This Information Memorandum and any Final Terms do not constitute an offer or an invitation to
subscribe for or purchase any Instruments and should not be considered as a recommendation by the
Issuer, the Guarantor or any Dealer that any recipient of this Information Memorandum or any Final
Terms should subscribe for or purchase any Instruments. Each recipient shall be taken to have made its
own investigation and appraisal of the condition (financial or otherwise) of the Issuer and the Guarantor.
In this Information Memorandum, all references to "Euro", "euro" and "" are to the currency introduced
at the start of the third stage of European economic and monetary union, and as defined in Article 2 of
Council Regulation (EC) No 974/98 of 3 May 1998 on the introduction of the euro, as amended, all
references to "dollars", "U.S. dollars", "$", "USD" and "U.S.$" are to the lawful currency of the United
States of America, all references to "Swiss Francs", "CHF" and "SFr" are to the lawful currency of
Switzerland, all references to "£", "Pounds Sterling" and "GBP" are to the lawful currency of the United
Kingdom and references to a "Member State" are references to a Member State of the European
Economic Area or European Union, as applicable.
Certain figures included in this Information Memorandum have been subject to rounding adjustments;
accordingly, figures shown for the same category presented in different tables may vary slightly and
figures shown as totals in certain tables may not be an arithmetic aggregation of the figures which precede
them.

● **Problem to solve**
Answer these questions using the memorandum excerpt above:
(a) Do the Information Memorandum and any Final Terms constitute an offer or an invitation to subscribe for or purchase any Instruments?
(b) Which references are to the lawful currency of Switzerland?
(c) What explains why figures shown for the same category in different tables may vary slightly?

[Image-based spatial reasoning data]
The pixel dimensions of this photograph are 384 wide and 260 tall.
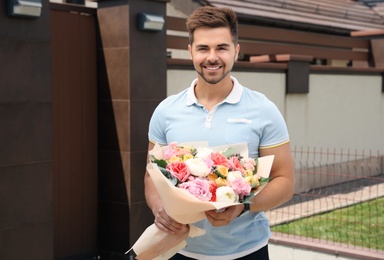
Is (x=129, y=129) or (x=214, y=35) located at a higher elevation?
(x=214, y=35)

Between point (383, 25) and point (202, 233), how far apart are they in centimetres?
1562

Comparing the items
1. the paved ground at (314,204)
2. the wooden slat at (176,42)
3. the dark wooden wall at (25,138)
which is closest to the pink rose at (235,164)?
the dark wooden wall at (25,138)

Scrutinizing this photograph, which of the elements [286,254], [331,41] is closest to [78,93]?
[286,254]

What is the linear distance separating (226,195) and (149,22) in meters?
4.70

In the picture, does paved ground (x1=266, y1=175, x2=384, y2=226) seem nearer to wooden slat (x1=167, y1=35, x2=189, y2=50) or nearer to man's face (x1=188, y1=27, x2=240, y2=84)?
wooden slat (x1=167, y1=35, x2=189, y2=50)

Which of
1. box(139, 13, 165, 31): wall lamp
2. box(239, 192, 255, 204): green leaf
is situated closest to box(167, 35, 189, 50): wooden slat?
box(139, 13, 165, 31): wall lamp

● **The reply**
(a) No, they do not constitute an offer or an invitation to subscribe for or purchase any Instruments.
(b) "Swiss Francs", "CHF" and "SFr".
(c) Certain figures have been subject to rounding adjustments.